_PROVIDED ENTRIES_.
<<<<

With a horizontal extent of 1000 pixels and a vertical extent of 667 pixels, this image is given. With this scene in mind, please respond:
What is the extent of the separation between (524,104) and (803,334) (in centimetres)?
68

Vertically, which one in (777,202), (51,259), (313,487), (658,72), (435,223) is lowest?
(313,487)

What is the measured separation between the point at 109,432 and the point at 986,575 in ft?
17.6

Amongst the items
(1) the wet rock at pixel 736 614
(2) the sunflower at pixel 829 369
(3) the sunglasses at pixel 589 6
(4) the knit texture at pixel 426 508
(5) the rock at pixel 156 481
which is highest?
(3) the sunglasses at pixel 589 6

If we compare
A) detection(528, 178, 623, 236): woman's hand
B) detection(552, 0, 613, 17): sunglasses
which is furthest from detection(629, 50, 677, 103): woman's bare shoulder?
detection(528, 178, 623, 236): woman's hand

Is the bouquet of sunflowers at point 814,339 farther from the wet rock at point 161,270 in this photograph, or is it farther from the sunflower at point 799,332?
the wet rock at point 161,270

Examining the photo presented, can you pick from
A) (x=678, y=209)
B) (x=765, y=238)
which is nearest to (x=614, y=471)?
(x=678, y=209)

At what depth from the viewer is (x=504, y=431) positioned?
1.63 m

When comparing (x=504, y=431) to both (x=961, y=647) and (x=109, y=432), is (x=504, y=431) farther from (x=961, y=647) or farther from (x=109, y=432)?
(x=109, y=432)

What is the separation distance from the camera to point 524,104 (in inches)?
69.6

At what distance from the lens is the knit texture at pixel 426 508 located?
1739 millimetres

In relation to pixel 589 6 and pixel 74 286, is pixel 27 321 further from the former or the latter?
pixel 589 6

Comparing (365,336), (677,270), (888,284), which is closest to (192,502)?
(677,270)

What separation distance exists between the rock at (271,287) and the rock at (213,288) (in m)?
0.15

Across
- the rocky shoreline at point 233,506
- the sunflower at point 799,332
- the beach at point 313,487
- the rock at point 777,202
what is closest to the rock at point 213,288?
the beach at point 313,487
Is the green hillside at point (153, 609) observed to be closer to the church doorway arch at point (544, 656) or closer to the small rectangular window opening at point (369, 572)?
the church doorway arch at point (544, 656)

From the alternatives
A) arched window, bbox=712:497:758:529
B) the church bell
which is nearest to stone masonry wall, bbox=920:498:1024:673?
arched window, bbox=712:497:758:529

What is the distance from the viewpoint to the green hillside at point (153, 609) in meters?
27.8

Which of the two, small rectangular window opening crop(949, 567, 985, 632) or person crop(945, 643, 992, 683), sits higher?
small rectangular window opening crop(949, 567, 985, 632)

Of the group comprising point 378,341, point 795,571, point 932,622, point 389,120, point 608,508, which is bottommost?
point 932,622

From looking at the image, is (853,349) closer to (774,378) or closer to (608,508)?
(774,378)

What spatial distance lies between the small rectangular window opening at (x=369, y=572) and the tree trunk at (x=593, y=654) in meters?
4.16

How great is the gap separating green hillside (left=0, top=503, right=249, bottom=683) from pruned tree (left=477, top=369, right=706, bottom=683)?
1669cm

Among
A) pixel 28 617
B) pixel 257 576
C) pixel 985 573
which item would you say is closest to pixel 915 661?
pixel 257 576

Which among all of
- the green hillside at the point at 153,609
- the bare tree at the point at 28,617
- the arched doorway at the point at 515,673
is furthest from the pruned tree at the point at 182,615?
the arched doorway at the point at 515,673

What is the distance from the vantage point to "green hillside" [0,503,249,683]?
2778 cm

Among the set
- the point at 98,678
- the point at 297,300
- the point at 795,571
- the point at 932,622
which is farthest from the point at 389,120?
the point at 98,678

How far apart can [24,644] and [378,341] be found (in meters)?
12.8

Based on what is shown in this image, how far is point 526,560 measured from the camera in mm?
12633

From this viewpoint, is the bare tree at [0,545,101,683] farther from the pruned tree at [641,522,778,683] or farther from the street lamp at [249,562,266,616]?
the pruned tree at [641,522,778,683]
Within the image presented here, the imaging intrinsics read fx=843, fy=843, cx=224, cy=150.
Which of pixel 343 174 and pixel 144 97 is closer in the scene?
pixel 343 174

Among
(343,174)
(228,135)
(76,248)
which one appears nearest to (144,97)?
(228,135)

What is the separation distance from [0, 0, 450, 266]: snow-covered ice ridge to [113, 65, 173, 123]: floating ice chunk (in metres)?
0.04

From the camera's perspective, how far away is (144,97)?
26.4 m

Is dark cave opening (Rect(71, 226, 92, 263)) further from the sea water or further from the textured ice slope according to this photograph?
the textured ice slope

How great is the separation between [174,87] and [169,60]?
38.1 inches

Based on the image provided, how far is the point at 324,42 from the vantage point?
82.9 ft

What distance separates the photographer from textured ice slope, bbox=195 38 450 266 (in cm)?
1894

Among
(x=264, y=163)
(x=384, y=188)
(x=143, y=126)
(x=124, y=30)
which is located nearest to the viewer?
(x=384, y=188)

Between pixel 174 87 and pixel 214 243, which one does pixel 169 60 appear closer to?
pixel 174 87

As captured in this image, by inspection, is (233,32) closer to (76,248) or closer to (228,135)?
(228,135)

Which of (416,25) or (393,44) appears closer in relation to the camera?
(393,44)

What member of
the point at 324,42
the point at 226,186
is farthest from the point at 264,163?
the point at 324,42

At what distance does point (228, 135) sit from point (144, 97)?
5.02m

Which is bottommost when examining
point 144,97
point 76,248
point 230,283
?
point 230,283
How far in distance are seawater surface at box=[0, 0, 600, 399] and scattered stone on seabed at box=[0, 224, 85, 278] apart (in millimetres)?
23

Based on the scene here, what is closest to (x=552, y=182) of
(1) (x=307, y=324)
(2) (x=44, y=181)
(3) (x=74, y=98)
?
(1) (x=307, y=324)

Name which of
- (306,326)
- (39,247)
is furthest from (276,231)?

>>>>

_WHAT IS BEING ASKED_. Print the records above exactly as they appear.

_TASK ANSWER_.
With a horizontal extent of 1000 pixels and a vertical extent of 667 pixels, this image is given. With this scene in mind, please respond:
What is the extent of the separation between (524,104) and (803,334) (in centimetres)?
68

Vertically, which one in (777,202), (51,259), (313,487), (658,72), (435,223) is lowest?
(313,487)

What is the measured separation between the point at 109,432 and the point at 986,575 in ft?
17.6

Amongst the items
(1) the wet rock at pixel 736 614
(2) the sunflower at pixel 829 369
(3) the sunglasses at pixel 589 6
(4) the knit texture at pixel 426 508
(5) the rock at pixel 156 481
which is highest?
(3) the sunglasses at pixel 589 6

If we compare
A) detection(528, 178, 623, 236): woman's hand
B) detection(552, 0, 613, 17): sunglasses
which is furthest from detection(629, 50, 677, 103): woman's bare shoulder?
detection(528, 178, 623, 236): woman's hand

Is the bouquet of sunflowers at point 814,339 farther from the wet rock at point 161,270 in this photograph, or is it farther from the sunflower at point 799,332?
the wet rock at point 161,270

Examining the photo presented, can you pick from
A) (x=678, y=209)
B) (x=765, y=238)
which is nearest to (x=614, y=471)?
(x=678, y=209)

At what depth from the viewer is (x=504, y=431) positioned?
1.63 m

When comparing (x=504, y=431) to both (x=961, y=647) and (x=109, y=432), is (x=504, y=431) farther from (x=961, y=647) or farther from (x=109, y=432)?
(x=109, y=432)

What is the separation distance from the camera to point 524,104 (in inches)?
69.6

At what distance from the lens is the knit texture at pixel 426 508 located?
1739 millimetres

In relation to pixel 589 6 and pixel 74 286, is pixel 27 321 further from the former or the latter?
pixel 589 6

Comparing (365,336), (677,270), (888,284), which is closest to (192,502)?
(677,270)

What separation distance exists between the rock at (271,287) and the rock at (213,288) (in m)?
0.15

Across
- the rocky shoreline at point 233,506
- the sunflower at point 799,332
- the beach at point 313,487
- the rock at point 777,202
what is closest to the rock at point 213,288?
the beach at point 313,487
Is the green hillside at point (153, 609) observed to be closer to the church doorway arch at point (544, 656) or closer to the small rectangular window opening at point (369, 572)?
the church doorway arch at point (544, 656)

From the alternatives
A) arched window, bbox=712:497:758:529
B) the church bell
which is nearest to stone masonry wall, bbox=920:498:1024:673?
arched window, bbox=712:497:758:529

What is the distance from the viewpoint to the green hillside at point (153, 609) in meters?
27.8

Which of the two, small rectangular window opening crop(949, 567, 985, 632) or person crop(945, 643, 992, 683), sits higher?
small rectangular window opening crop(949, 567, 985, 632)

Of the group comprising point 378,341, point 795,571, point 932,622, point 389,120, point 608,508, which is bottommost?
point 932,622

From looking at the image, is (853,349) closer to (774,378) or closer to (608,508)?
(774,378)

What spatial distance lies between the small rectangular window opening at (x=369, y=572) and the tree trunk at (x=593, y=654) in meters?
4.16

How great is the gap separating green hillside (left=0, top=503, right=249, bottom=683) from pruned tree (left=477, top=369, right=706, bottom=683)?
1669cm

Among
A) pixel 28 617
B) pixel 257 576
C) pixel 985 573
which item would you say is closest to pixel 915 661?
pixel 257 576

Which among all of
- the green hillside at the point at 153,609
- the bare tree at the point at 28,617
- the arched doorway at the point at 515,673
is furthest from the pruned tree at the point at 182,615?
the arched doorway at the point at 515,673

What is the distance from the vantage point to "green hillside" [0,503,249,683]?
2778 cm

Among the set
- the point at 98,678
- the point at 297,300
- the point at 795,571
- the point at 932,622
which is farthest from the point at 389,120?
the point at 98,678

How far apart can [24,644] and [378,341] be found (in meters)?
12.8

Based on what is shown in this image, how far is point 526,560 measured from the camera in mm?
12633

From this viewpoint, is the bare tree at [0,545,101,683] farther from the pruned tree at [641,522,778,683] or farther from the street lamp at [249,562,266,616]?
the pruned tree at [641,522,778,683]
Within the image presented here, the imaging intrinsics read fx=843, fy=843, cx=224, cy=150.
Which of pixel 343 174 and pixel 144 97 is closer in the scene?
pixel 343 174

Among
(343,174)
(228,135)
(76,248)
which one appears nearest to (144,97)?
(228,135)

What is the separation distance from [0, 0, 450, 266]: snow-covered ice ridge to [113, 65, 173, 123]: floating ice chunk (in metres)?
0.04

From the camera's perspective, how far away is (144,97)?
26.4 m

Is dark cave opening (Rect(71, 226, 92, 263)) further from the sea water or further from the textured ice slope according to this photograph?
the textured ice slope

How great is the separation between [174,87] and [169,60]?
38.1 inches

Based on the image provided, how far is the point at 324,42 from the vantage point?
82.9 ft

What distance separates the photographer from textured ice slope, bbox=195 38 450 266 (in cm)?
1894

Among
(x=264, y=163)
(x=384, y=188)
(x=143, y=126)
(x=124, y=30)
which is located nearest to the viewer?
(x=384, y=188)

Between pixel 174 87 and pixel 214 243, which one does pixel 169 60 appear closer to?
pixel 174 87

As captured in this image, by inspection, is (233,32) closer to (76,248) or closer to (228,135)?
(228,135)

Which of (416,25) or (393,44) appears closer in relation to the camera?
(393,44)

What member of
the point at 324,42
the point at 226,186
is farthest from the point at 264,163?
the point at 324,42

At what distance does point (228, 135) sit from point (144, 97)?
5.02m

Which is bottommost when examining
point 144,97
point 76,248
point 230,283
?
point 230,283
How far in distance are seawater surface at box=[0, 0, 600, 399] and scattered stone on seabed at box=[0, 224, 85, 278] apart (in millimetres)?
23

Based on the scene here, what is closest to (x=552, y=182) of
(1) (x=307, y=324)
(2) (x=44, y=181)
(3) (x=74, y=98)
?
(1) (x=307, y=324)

Name which of
- (306,326)
- (39,247)
is furthest from (276,231)?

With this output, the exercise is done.